Mirabellerin, Rozaların, Saraların, Sevelerin, Arinlerin, Eylemlerin, Kaderlerin verdiği yaşam ve mücadele gücüyle mücadele yürüten, cesaret ve kararlılığıyla kadınlara öncülük eden Eş Genel Başkanımız Figen Yüksekdağ'a, kadın özgürlük yürüyüşüne öncülük eden KJA sözcüsü Ayla Akat Ata'ya, bu Genel Kurul'da "Biz kimsenin anası ya da bacısı değiliz" diyen DBP Eş Genel Başkanı Sebahat Tuncel şahsında kadın siyasetçilere, yıllarca Diyarbakır zindanlarında darbeci zihniyete karşı direnmiş, Diyarbakır Büyükşehir Belediye Eş Başkanı Gültan Kışanak şahsında belediye eş başkanlarına, kadın vekillere, kadın akademisyenlere, feministlere, eğitim ve sağlık emekçilerine, yine kadın özgürlük mücadelesinde yer alan bütün kadınlara yönelik sınırsız baskının sebebi,  giderek kurumsallaşan ve toplumsal dönüşümde temel dinamik olan kadın iradesine duyulan korkunun sonucudur.

Savaş süreçlerinde en önemli dayanışma ağlarını kuran, eşitlik ve özgürlük mücadelesini yürüten, eş başkanlık, eşit temsil gibi kadınların karar alma mekanizmalarında yer almasını sağlayan yöntemleri geliştiren kadınların, kendi öz birikimlerinin toplumsal barış süreçlerine aktarılmasının gerçek bir demokrasinin inşasında varlıklarının ne kadar önemli olduklarını görmek gerekir.

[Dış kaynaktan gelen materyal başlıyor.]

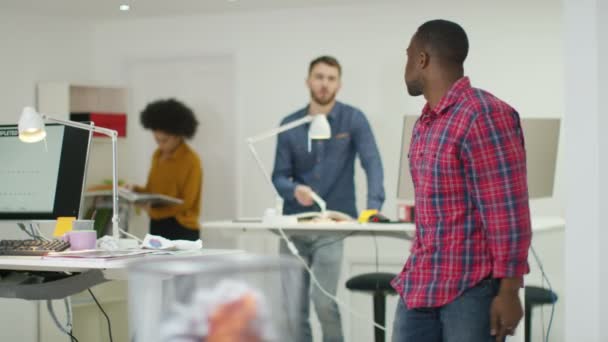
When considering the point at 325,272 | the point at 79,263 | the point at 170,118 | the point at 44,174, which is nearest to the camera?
the point at 79,263

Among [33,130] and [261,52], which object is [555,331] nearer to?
[261,52]

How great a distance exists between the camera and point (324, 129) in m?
4.55

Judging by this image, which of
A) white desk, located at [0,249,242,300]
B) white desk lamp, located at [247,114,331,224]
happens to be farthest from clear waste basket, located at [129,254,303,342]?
white desk lamp, located at [247,114,331,224]

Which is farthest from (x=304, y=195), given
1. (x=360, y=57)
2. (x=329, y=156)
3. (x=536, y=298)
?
(x=360, y=57)

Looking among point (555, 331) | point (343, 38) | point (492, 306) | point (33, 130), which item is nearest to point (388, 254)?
point (555, 331)

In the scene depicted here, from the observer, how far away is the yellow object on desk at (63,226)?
3.21 metres

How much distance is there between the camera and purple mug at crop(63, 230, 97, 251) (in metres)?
3.03

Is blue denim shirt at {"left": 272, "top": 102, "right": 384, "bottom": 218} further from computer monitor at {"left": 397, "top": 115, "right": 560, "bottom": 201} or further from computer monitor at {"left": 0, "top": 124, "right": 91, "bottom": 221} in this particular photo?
computer monitor at {"left": 0, "top": 124, "right": 91, "bottom": 221}

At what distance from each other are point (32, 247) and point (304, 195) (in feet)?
5.90

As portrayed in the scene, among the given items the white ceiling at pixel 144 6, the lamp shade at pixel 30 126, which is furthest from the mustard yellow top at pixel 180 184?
the lamp shade at pixel 30 126

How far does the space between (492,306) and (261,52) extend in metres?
4.57

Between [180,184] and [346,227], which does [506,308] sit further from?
[180,184]

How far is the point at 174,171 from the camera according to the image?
19.4ft

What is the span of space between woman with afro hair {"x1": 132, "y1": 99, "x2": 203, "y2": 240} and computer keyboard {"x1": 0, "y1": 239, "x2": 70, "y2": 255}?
8.61ft
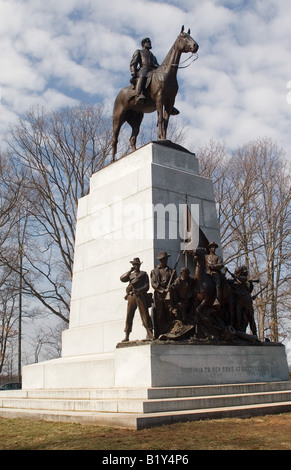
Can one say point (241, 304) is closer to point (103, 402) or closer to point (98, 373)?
point (98, 373)

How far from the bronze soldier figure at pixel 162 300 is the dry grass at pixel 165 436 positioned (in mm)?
3151

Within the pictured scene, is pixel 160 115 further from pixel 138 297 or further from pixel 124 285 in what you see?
pixel 138 297

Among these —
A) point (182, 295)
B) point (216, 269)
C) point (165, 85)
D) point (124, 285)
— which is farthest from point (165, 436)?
point (165, 85)

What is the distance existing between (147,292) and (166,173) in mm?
3790

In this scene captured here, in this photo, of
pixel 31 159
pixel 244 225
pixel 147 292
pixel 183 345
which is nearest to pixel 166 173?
pixel 147 292

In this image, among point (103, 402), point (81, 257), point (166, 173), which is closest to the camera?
point (103, 402)

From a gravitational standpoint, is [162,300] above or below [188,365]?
above

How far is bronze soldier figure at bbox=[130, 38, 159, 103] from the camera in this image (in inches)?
620

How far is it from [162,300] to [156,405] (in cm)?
295

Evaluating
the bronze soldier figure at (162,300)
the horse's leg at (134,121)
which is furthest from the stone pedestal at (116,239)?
the horse's leg at (134,121)

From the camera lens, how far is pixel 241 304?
1297cm

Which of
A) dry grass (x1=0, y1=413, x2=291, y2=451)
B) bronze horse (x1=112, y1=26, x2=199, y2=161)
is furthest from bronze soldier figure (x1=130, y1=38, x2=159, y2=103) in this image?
dry grass (x1=0, y1=413, x2=291, y2=451)

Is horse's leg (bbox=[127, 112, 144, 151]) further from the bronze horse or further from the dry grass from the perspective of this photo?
the dry grass

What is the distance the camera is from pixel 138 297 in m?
11.4
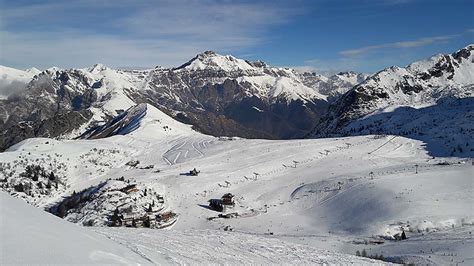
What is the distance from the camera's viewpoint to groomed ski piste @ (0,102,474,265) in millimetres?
18375

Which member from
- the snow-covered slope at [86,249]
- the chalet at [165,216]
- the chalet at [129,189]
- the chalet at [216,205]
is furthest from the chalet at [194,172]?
the snow-covered slope at [86,249]

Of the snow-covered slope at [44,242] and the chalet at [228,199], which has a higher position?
the snow-covered slope at [44,242]

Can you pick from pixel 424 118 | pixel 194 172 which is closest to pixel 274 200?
pixel 194 172

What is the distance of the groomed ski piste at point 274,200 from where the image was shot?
18375 mm

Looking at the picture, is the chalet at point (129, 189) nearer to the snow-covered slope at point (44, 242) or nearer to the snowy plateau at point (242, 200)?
the snowy plateau at point (242, 200)

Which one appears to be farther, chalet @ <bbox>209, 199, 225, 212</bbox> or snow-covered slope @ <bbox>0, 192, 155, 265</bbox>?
chalet @ <bbox>209, 199, 225, 212</bbox>

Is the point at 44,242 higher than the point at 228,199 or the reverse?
higher

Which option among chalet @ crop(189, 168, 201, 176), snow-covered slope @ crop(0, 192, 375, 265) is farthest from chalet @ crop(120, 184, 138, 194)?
snow-covered slope @ crop(0, 192, 375, 265)

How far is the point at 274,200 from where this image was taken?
57781 millimetres

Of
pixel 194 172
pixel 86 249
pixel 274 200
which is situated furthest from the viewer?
pixel 194 172

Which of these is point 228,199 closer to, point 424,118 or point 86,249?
point 86,249

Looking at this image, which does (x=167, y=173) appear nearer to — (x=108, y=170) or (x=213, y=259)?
(x=108, y=170)

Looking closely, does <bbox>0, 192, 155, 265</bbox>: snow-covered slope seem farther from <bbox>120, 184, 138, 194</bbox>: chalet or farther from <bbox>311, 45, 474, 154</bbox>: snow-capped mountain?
<bbox>311, 45, 474, 154</bbox>: snow-capped mountain

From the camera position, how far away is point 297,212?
173 feet
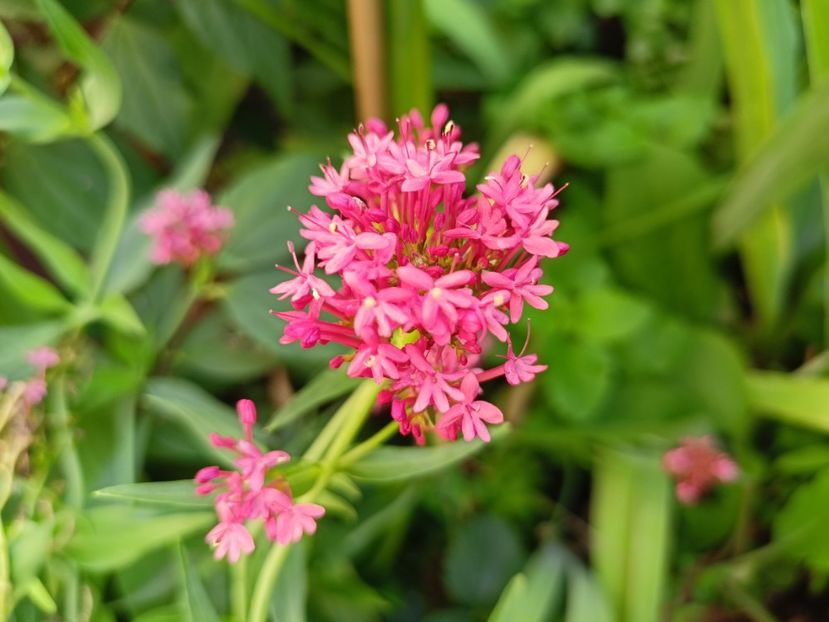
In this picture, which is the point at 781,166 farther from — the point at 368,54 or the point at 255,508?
the point at 255,508

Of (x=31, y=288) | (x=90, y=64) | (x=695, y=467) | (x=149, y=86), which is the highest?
(x=149, y=86)

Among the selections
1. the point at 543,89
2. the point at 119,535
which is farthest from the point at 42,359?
the point at 543,89

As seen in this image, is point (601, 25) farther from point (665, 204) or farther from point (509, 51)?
point (665, 204)

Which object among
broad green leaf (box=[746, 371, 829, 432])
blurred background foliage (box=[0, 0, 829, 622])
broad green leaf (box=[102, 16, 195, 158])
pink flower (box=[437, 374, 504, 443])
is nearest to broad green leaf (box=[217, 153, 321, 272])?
blurred background foliage (box=[0, 0, 829, 622])

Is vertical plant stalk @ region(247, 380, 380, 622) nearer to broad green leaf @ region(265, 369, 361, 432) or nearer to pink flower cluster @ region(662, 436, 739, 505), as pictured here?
broad green leaf @ region(265, 369, 361, 432)

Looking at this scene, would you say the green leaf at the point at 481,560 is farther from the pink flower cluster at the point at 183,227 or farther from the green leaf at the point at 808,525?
the pink flower cluster at the point at 183,227
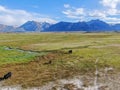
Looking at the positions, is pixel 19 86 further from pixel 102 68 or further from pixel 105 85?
pixel 102 68

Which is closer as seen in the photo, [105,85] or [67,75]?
[105,85]

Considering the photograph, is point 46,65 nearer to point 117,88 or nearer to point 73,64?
point 73,64

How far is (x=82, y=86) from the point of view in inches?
1658

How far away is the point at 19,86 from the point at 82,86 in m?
11.0

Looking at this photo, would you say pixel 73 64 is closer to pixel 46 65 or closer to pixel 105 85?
pixel 46 65

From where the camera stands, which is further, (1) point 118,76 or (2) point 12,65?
(2) point 12,65

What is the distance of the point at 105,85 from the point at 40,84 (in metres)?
11.3

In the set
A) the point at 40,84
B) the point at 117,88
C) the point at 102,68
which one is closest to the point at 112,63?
the point at 102,68

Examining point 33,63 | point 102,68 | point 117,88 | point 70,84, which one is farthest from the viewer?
point 33,63

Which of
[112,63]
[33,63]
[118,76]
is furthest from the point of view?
[33,63]

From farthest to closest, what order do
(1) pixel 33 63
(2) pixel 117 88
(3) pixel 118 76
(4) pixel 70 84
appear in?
1. (1) pixel 33 63
2. (3) pixel 118 76
3. (4) pixel 70 84
4. (2) pixel 117 88

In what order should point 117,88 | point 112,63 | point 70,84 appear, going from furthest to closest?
point 112,63, point 70,84, point 117,88

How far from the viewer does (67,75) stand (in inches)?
1937

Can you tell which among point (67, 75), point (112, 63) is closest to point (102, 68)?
point (112, 63)
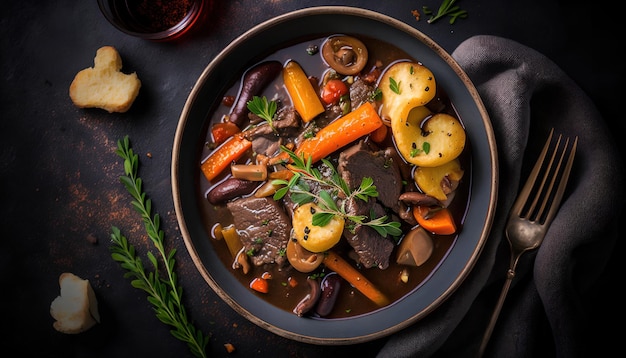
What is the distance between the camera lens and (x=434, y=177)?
2.87 meters

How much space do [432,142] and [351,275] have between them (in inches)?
33.5

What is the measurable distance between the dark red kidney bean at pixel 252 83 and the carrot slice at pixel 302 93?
Answer: 0.25 ft

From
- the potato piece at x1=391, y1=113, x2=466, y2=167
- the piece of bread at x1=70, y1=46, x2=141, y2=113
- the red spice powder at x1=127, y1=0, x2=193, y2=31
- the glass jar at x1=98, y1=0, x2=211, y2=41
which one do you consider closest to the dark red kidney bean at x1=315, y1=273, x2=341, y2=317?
the potato piece at x1=391, y1=113, x2=466, y2=167

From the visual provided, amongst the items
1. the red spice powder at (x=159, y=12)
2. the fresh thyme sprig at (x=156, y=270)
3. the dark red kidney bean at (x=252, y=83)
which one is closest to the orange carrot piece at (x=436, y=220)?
the dark red kidney bean at (x=252, y=83)

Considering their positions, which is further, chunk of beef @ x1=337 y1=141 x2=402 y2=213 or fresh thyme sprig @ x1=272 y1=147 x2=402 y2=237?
chunk of beef @ x1=337 y1=141 x2=402 y2=213

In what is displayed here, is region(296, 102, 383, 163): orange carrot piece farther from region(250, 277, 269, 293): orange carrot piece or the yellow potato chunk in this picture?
region(250, 277, 269, 293): orange carrot piece

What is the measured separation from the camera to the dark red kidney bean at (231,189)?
2941 mm

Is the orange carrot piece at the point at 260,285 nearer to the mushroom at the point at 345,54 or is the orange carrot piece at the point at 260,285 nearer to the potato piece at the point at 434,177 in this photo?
the potato piece at the point at 434,177

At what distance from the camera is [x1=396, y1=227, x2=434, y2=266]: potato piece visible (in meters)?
2.93

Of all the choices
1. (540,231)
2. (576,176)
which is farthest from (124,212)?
(576,176)

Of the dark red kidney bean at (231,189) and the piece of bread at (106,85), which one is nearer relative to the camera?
the dark red kidney bean at (231,189)

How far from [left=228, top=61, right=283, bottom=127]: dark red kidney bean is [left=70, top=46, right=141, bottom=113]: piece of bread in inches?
27.0

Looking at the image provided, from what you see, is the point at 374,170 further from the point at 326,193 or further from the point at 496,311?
the point at 496,311

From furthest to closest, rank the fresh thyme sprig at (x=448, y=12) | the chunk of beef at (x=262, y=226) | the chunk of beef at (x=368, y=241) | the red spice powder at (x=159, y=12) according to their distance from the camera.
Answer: the red spice powder at (x=159, y=12), the fresh thyme sprig at (x=448, y=12), the chunk of beef at (x=262, y=226), the chunk of beef at (x=368, y=241)
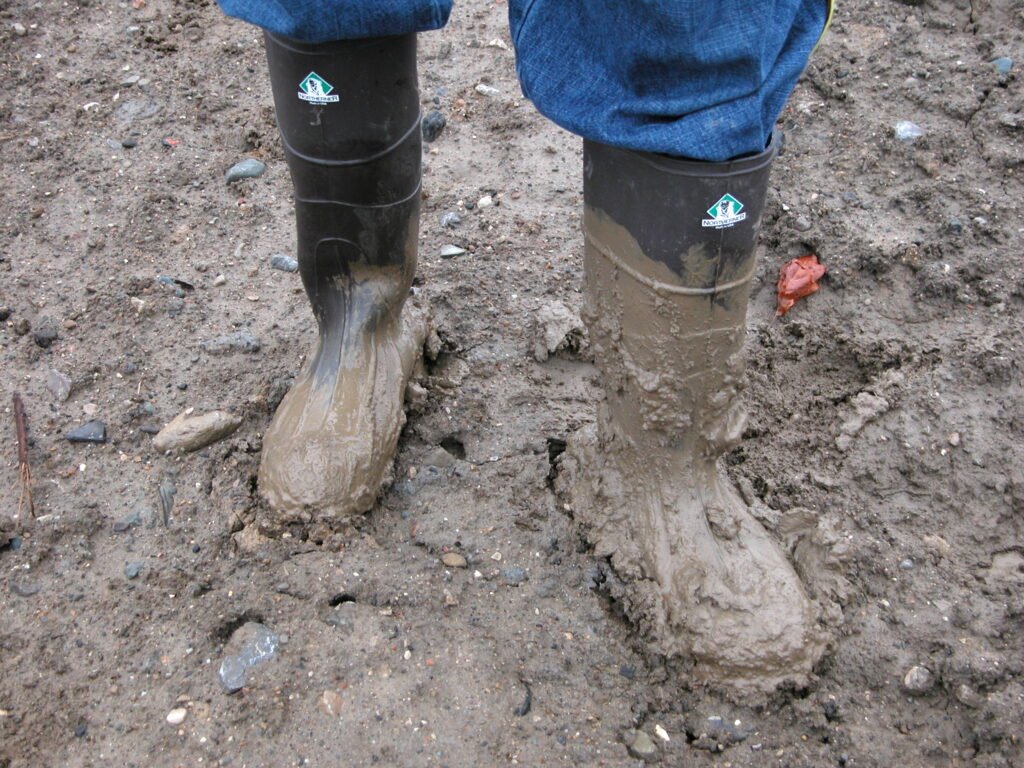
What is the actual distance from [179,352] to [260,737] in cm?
93

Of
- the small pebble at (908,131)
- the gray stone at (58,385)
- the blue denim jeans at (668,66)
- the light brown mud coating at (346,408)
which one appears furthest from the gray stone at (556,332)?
the small pebble at (908,131)

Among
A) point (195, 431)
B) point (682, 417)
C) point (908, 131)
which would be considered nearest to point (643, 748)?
point (682, 417)

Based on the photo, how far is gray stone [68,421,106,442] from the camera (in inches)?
68.0

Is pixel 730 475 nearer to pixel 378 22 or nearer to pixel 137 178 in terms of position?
pixel 378 22

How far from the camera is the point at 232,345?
6.35ft

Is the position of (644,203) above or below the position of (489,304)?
above

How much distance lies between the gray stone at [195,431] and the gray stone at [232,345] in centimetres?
22

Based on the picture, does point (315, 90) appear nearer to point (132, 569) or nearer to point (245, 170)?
point (132, 569)

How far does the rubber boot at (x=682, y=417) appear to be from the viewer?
1.22 metres

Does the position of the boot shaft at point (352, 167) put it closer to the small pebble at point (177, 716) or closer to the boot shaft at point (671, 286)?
the boot shaft at point (671, 286)

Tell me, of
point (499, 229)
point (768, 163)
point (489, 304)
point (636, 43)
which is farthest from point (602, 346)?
point (499, 229)

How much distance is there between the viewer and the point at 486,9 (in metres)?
3.01

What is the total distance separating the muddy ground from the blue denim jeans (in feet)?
2.37

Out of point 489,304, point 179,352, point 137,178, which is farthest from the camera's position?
point 137,178
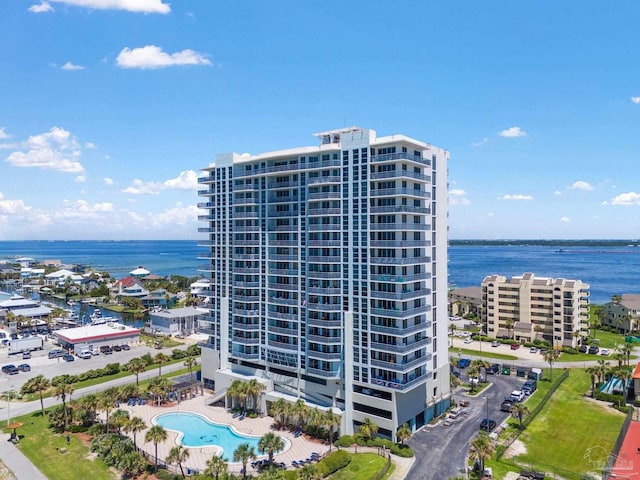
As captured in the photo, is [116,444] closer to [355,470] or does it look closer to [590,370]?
[355,470]

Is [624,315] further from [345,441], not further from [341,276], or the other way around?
[345,441]

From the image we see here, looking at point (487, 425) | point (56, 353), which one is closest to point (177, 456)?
point (487, 425)

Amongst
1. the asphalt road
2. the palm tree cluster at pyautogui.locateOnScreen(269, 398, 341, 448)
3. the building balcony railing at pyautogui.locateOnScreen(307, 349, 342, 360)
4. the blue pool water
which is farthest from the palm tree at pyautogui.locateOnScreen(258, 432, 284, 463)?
the asphalt road

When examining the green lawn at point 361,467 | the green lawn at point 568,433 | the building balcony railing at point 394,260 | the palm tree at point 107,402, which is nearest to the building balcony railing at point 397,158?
the building balcony railing at point 394,260

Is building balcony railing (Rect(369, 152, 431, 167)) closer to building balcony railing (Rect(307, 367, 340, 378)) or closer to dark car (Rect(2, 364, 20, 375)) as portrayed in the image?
building balcony railing (Rect(307, 367, 340, 378))

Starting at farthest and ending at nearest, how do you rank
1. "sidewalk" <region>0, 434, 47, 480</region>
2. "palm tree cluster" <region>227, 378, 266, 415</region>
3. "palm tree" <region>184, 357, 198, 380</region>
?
1. "palm tree" <region>184, 357, 198, 380</region>
2. "palm tree cluster" <region>227, 378, 266, 415</region>
3. "sidewalk" <region>0, 434, 47, 480</region>

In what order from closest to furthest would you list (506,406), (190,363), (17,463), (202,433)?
(17,463) → (202,433) → (506,406) → (190,363)

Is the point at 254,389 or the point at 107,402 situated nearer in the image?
the point at 107,402
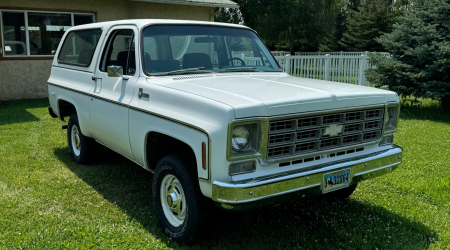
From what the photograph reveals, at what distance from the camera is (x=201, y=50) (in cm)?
453

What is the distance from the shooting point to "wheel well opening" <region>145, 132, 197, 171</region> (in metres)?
3.71

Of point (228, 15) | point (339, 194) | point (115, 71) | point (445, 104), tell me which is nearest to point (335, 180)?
point (339, 194)

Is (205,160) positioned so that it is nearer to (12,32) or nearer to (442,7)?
(442,7)

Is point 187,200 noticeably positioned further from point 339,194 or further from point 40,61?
point 40,61

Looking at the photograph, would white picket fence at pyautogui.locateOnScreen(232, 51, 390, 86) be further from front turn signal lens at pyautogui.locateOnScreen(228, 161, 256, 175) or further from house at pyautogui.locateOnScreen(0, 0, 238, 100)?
front turn signal lens at pyautogui.locateOnScreen(228, 161, 256, 175)

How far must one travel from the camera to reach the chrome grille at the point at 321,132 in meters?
3.18

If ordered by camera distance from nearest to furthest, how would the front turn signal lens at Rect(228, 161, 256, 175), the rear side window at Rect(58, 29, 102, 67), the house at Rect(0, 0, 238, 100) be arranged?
1. the front turn signal lens at Rect(228, 161, 256, 175)
2. the rear side window at Rect(58, 29, 102, 67)
3. the house at Rect(0, 0, 238, 100)

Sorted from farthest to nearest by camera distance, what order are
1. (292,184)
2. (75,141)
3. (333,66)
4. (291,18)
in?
1. (291,18)
2. (333,66)
3. (75,141)
4. (292,184)

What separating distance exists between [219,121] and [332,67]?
1240 cm

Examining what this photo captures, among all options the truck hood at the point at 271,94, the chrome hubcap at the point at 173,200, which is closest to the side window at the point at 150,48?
the truck hood at the point at 271,94

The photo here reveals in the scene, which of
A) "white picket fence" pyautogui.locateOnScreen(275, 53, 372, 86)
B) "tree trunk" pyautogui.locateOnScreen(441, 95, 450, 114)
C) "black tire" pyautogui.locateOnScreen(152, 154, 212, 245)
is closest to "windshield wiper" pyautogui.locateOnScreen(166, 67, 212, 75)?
"black tire" pyautogui.locateOnScreen(152, 154, 212, 245)

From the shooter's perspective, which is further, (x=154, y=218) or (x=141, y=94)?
(x=154, y=218)

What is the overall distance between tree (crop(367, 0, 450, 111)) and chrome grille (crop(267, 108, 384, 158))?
676cm

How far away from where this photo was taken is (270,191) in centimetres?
302
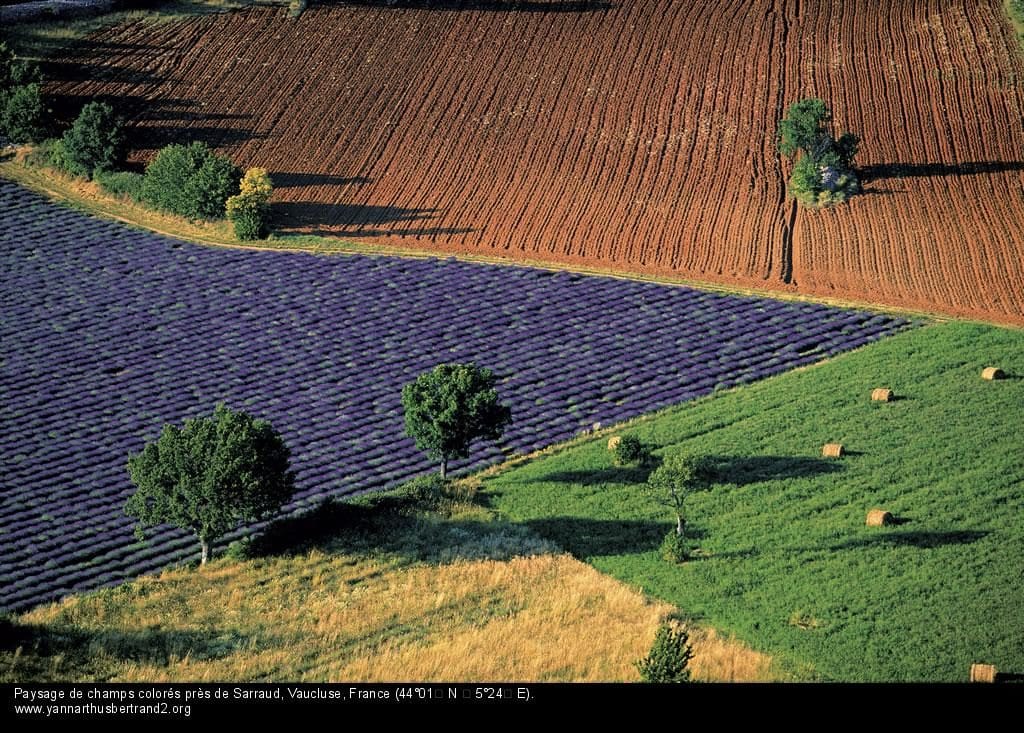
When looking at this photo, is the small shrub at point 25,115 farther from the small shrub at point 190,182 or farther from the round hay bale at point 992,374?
the round hay bale at point 992,374

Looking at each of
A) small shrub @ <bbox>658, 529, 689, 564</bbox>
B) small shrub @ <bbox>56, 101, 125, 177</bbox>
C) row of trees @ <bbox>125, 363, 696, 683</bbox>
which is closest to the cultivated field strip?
row of trees @ <bbox>125, 363, 696, 683</bbox>

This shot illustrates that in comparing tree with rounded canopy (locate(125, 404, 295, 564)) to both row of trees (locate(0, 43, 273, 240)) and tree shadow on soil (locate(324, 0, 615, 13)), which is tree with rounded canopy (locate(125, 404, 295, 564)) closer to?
row of trees (locate(0, 43, 273, 240))

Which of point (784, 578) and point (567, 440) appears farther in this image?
point (567, 440)
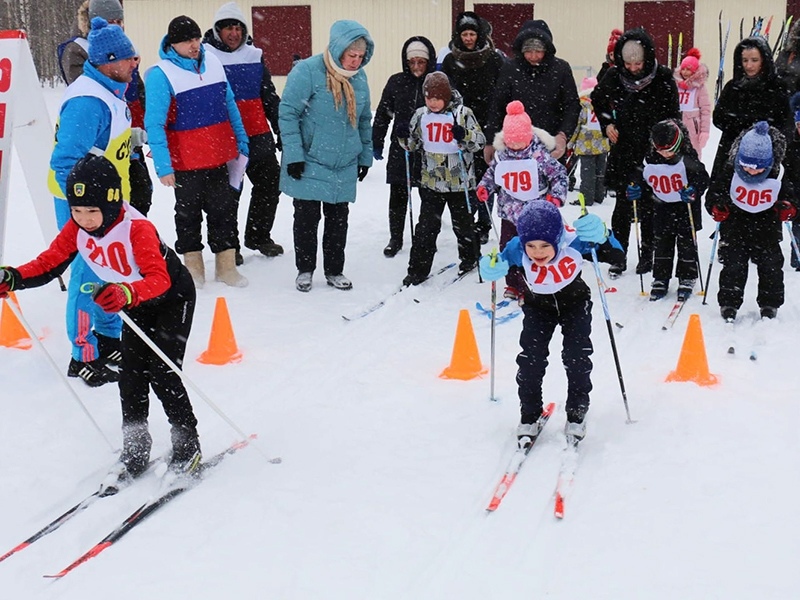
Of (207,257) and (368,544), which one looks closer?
(368,544)

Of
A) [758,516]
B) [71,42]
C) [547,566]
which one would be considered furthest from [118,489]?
[71,42]

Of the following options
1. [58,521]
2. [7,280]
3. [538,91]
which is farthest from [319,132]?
[58,521]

Tam da bu sebeple kadınların örgütlü gücünden korkmak yerine, kadınların örgütlü gücünü esas almak gerekir.

Mücadelemizi büyüteceğiz ve mutlaka kazanacağız!

Tarihsel olarak ulus devletin mihenk taşı olan tekçilik ve ırkçılığa karşı kadınların ortaya koymuş olduğu demokratik toplum anlayışını inşa etmeye ve kadınların özgürlüğü için mücadele etmeye devam edeceğiz. Demokrasi, özgürlük ve eşitliğin ancak kadınların özgür olduğu bir toplumda gelişebileceğini bilerek, Kendini bilmeyenin fıtratı şiddettir,  bizler, kendini ve mücadele edilerek kazanılacağını bilenler olarak mücadelemizi büyüteceğiz ve mutlaka kazanacağız!